Laporan itu dibuat oleh masyarakat yang mengatasnamakan sebagai Koalisi Sultra Bersih pada Jumat 8 Mei 2026.
Mereka menduga korupsi yang dilakukan oleh Nur Alam yakni terkait pembangunan universitas swasta, Unsultra menggunakan APBD daerah hingga penerbitan akta baru yayasan menggantikan yang sebelumnya.
Perwakilan Koalisi Sultra Bersih, Aman Arif, menjelaskan ada praktik melanggar hukum dalam proses pengelolaan uang daerah dan pengambilalihan Yayasan Pendidikan Tinggi Sulawesi Tenggara dari yayasan lama yang telah berdiri dari 1967.
Penyelewengan uang daerah yang dimaksud yakni penggunaan APBD tahun 2014 hingga 2021 yang dialokasikan untuk membangun gedung Unsultra mencapai Rp 12 miliar lebih.
“Kami menduga ada penyalahgunaan kewenangan dan konflik kepentingan dalam pengalokasian APBD untuk Unsultra,” ujar Aman kepada wartawan.
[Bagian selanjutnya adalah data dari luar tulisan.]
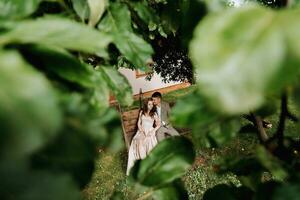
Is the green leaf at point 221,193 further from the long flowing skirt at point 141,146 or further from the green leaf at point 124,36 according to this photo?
the long flowing skirt at point 141,146

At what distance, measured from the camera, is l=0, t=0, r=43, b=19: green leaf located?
0.65 meters

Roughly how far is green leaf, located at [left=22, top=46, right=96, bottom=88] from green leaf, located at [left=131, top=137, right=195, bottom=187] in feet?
1.10

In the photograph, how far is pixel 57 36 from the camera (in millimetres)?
504

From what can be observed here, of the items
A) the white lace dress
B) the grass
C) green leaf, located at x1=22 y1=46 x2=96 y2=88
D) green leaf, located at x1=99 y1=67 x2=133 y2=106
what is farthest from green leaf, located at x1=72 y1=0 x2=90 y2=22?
the white lace dress

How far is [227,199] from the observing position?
94 cm

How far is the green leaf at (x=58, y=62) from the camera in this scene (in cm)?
51

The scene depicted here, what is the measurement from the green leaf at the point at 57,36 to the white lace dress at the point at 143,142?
7384mm

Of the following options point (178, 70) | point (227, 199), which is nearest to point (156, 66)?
point (178, 70)

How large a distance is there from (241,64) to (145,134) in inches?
305

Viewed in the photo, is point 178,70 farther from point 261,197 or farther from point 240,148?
point 261,197

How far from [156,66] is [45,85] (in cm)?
1191

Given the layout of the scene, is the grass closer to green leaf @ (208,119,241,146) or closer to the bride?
the bride

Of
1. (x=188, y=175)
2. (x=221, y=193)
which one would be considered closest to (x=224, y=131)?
(x=221, y=193)

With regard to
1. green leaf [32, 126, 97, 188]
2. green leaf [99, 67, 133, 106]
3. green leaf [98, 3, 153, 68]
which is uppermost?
green leaf [32, 126, 97, 188]
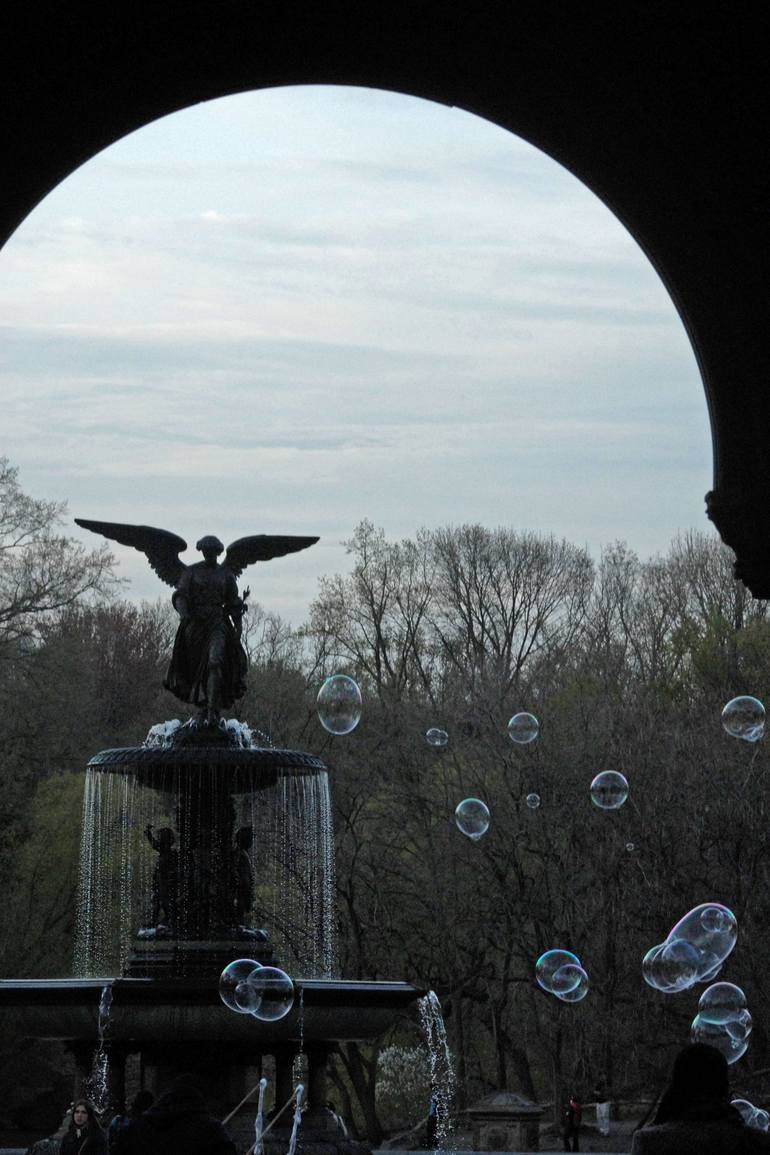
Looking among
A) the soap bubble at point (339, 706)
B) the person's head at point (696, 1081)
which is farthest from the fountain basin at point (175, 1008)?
the person's head at point (696, 1081)

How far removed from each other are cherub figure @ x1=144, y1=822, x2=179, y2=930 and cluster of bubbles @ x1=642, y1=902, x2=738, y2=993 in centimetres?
563

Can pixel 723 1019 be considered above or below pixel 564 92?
below

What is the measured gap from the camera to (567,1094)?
124ft

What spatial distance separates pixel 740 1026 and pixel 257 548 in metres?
7.81

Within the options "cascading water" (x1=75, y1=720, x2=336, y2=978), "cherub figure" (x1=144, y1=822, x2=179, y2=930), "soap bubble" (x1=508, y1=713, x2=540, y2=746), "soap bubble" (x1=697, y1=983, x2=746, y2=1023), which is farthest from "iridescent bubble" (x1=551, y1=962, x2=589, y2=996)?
"cascading water" (x1=75, y1=720, x2=336, y2=978)

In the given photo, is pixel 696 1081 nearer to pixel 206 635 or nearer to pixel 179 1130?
pixel 179 1130

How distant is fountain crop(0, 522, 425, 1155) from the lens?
15.4m

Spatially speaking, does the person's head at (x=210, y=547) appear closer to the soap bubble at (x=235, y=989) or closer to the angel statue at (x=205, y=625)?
the angel statue at (x=205, y=625)

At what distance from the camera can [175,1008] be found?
50.5ft

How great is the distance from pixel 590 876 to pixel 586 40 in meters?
30.3

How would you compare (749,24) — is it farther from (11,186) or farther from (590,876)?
(590,876)

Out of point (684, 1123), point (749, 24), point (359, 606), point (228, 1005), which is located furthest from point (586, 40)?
point (359, 606)

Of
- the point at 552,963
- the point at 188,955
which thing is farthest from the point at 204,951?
the point at 552,963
Tak hanya itu, pihaknya juga menemukan bahwa berdirinya Yayasan Pendidikan Tinggi Sulawesi Tenggara di tahun 2010, telah mengambil aset Unsultra dari yayasan sebelumnya.
Hal itu dibuktikan, ditemukan bahwa Nur Alam menjadi Ketua Pembina Yayasan Pendidikan Tinggi Sulawesi Tenggara, serta memanfaatkan jabatannya untuk membuat akta baru yayasan dari yayasan yang sebelumnya.
Ia meminta KPK untuk segera mempertimbangkan laporan tersebut dan juga mendesak agar segera bertindak lantaran kerugian negara yang jumlahnya begitu besar.